- [Task goal]: The answer is the exact run of lines in the listing below from the line containing "EASY INSTALLATION" up to and including the line containing "any audio device", with pictures removed.

- [Data for this exercise]:
Start of Block
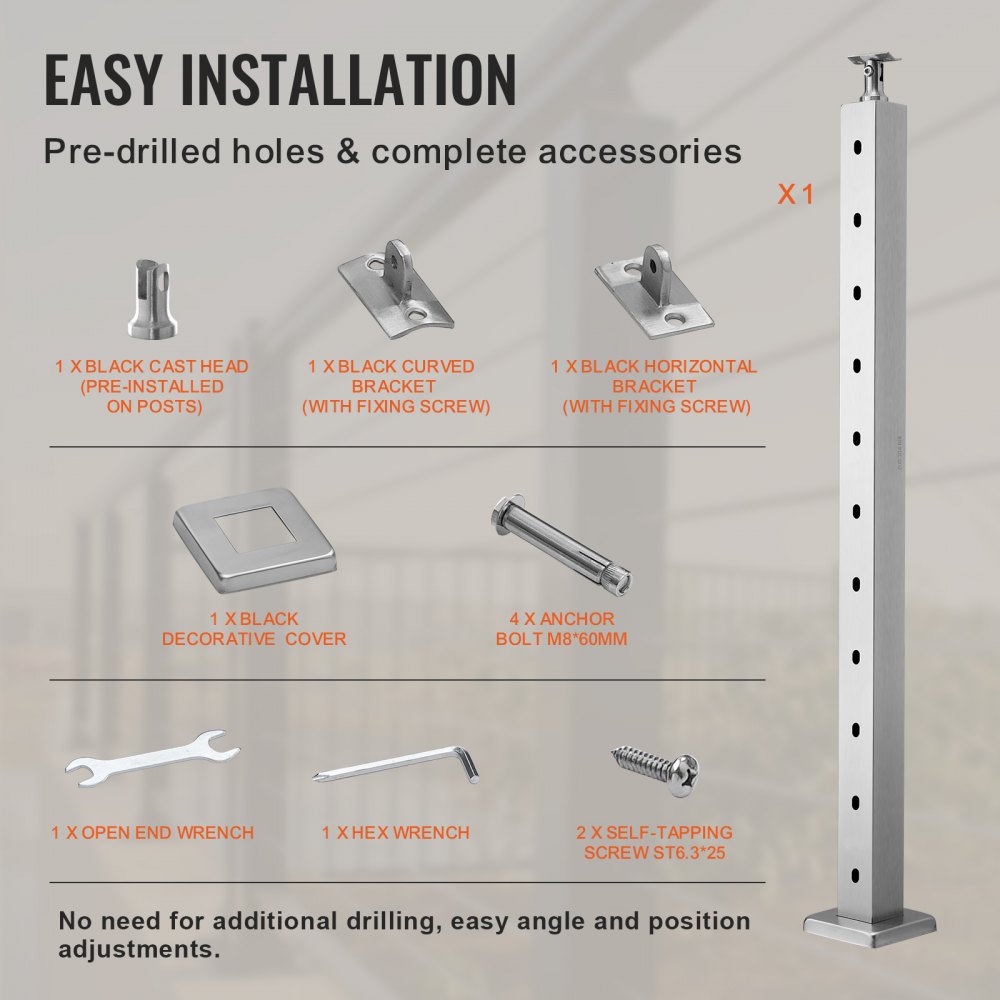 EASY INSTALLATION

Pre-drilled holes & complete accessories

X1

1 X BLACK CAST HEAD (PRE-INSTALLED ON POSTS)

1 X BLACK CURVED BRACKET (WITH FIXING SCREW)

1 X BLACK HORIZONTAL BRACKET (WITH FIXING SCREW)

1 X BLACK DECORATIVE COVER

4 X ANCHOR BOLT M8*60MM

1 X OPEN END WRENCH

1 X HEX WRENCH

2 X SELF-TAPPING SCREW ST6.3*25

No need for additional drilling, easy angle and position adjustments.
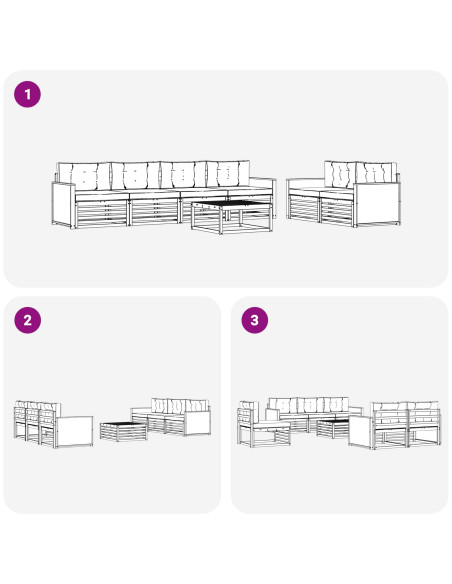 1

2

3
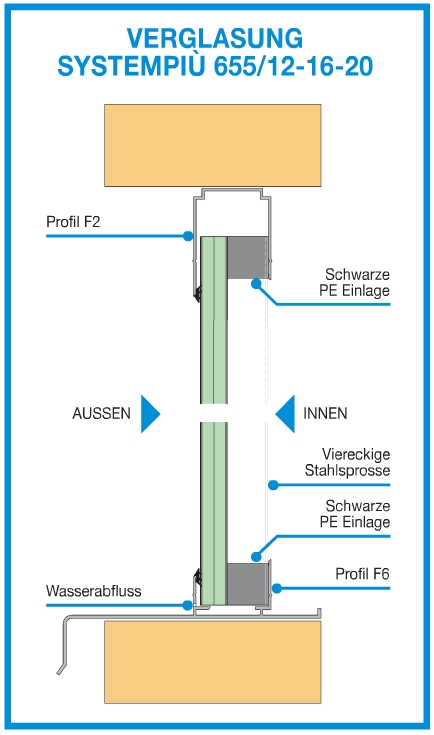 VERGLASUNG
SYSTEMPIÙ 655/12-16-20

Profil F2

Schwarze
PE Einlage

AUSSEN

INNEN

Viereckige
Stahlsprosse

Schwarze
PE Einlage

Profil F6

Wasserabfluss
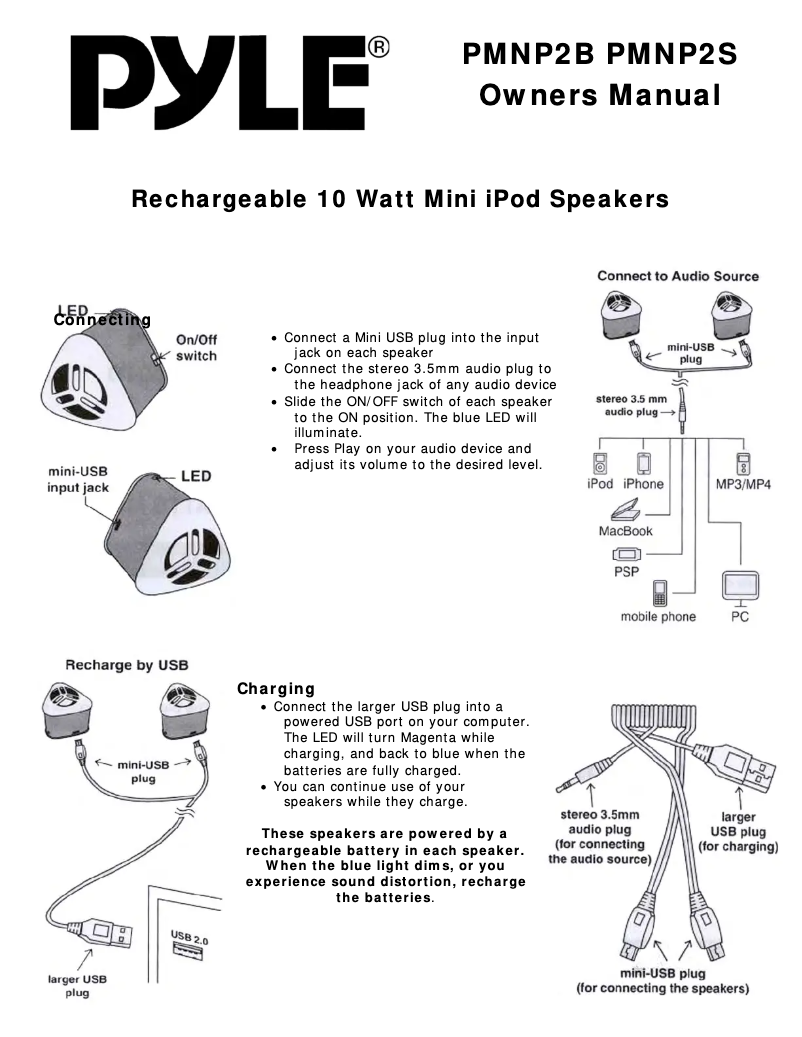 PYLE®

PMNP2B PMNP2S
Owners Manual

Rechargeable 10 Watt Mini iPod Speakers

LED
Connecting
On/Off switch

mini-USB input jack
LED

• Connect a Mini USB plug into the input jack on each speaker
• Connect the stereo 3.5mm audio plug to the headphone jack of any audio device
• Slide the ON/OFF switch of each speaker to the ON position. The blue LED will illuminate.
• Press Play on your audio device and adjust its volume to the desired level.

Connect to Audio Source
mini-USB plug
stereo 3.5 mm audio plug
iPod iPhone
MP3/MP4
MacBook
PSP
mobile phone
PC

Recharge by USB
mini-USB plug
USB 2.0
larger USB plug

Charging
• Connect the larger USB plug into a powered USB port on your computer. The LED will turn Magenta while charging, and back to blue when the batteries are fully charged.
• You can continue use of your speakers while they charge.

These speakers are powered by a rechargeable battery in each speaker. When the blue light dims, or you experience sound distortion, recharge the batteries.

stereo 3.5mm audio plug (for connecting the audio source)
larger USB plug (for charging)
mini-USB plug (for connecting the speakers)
End of Block
Start of Block
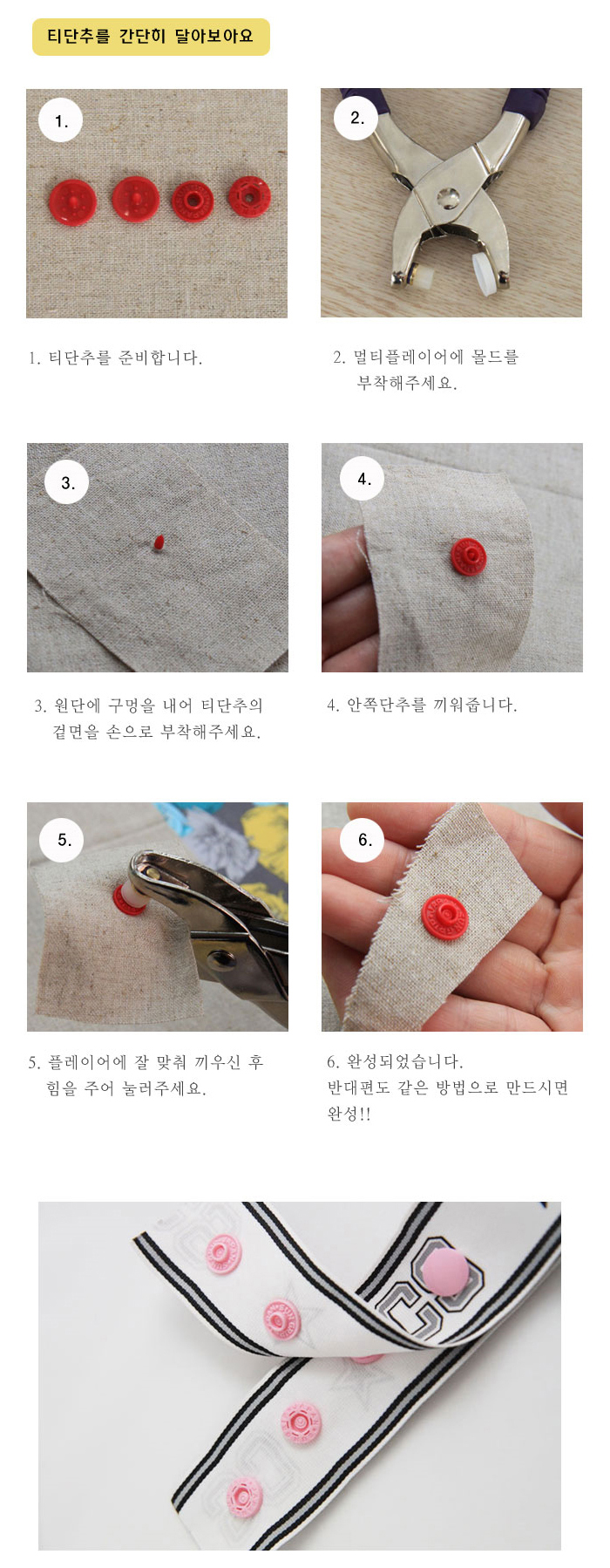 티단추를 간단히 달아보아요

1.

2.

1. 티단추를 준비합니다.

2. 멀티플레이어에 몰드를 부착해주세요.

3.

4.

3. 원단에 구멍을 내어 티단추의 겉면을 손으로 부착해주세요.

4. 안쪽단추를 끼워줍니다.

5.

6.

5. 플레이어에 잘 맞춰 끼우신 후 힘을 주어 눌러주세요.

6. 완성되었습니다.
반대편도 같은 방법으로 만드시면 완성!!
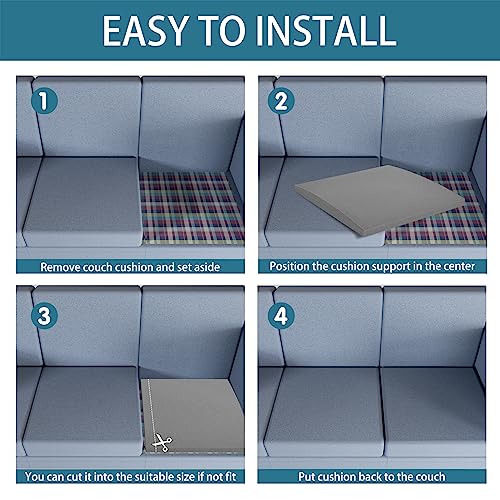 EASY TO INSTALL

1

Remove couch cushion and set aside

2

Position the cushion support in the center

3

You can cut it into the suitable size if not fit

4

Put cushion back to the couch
End of Block
- [Solution to this problem]:
 EASY INSTALLATION

Pre-drilled holes & complete accessories

X1

1 X BLACK CAST HEAD (PRE-INSTALLED ON POSTS)

1 X BLACK CURVED BRACKET (WITH FIXING SCREW)

1 X BLACK HORIZONTAL BRACKET (WITH FIXING SCREW)

1 X BLACK DECORATIVE COVER

4 X ANCHOR BOLT M8*60MM

1 X OPEN END WRENCH

1 X HEX WRENCH

2 X SELF-TAPPING SCREW ST6.3*25

No need for additional drilling, easy angle and position adjustments.
 1

2

3
 VERGLASUNG
SYSTEMPIÙ 655/12-16-20

Profil F2

Schwarze
PE Einlage

AUSSEN

INNEN

Viereckige
Stahlsprosse

Schwarze
PE Einlage

Profil F6

Wasserabfluss
 PYLE®

PMNP2B PMNP2S
Owners Manual

Rechargeable 10 Watt Mini iPod Speakers

LED
Connecting
On/Off switch

mini-USB input jack
LED

• Connect a Mini USB plug into the input jack on each speaker
• Connect the stereo 3.5mm audio plug to the headphone jack of any audio device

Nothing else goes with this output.